[Records from a spatial question set]
○ ○ ○
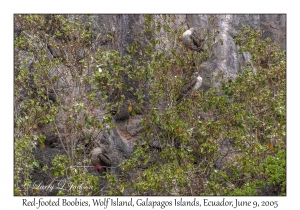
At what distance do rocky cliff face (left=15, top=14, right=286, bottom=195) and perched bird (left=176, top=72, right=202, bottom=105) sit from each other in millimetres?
1192

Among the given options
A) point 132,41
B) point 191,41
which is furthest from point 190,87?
point 132,41

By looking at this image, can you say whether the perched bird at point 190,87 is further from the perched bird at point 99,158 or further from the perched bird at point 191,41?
the perched bird at point 99,158

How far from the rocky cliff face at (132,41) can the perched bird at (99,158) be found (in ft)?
1.19

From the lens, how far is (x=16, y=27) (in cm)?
○ ○ ○
Rewrite every line of the entries above as a Markdown table with two columns, "Row" for the line's number and "Line" for its text, and skip any blank lines. Omit the pictures.

_Written response_
| Row | Line |
|---|---|
| 1 | At what distance do rocky cliff face (left=15, top=14, right=286, bottom=195) and perched bird (left=176, top=72, right=202, bottom=105) sit from each other in millimetres? |
| 2 | 1192 |
| 3 | Among the given options |
| 4 | A) point 132,41 |
| 5 | B) point 191,41 |
| 6 | which is furthest from point 190,87? |
| 7 | point 132,41 |
| 8 | By looking at this image, can you say whether the perched bird at point 190,87 is further from the perched bird at point 99,158 or further from the perched bird at point 191,41? |
| 9 | the perched bird at point 99,158 |
| 10 | How far from the rocky cliff face at (132,41) can the perched bird at (99,158) be found (in ft)? |
| 11 | 1.19 |
| 12 | From the lens, how far is (x=16, y=27) (in cm)? |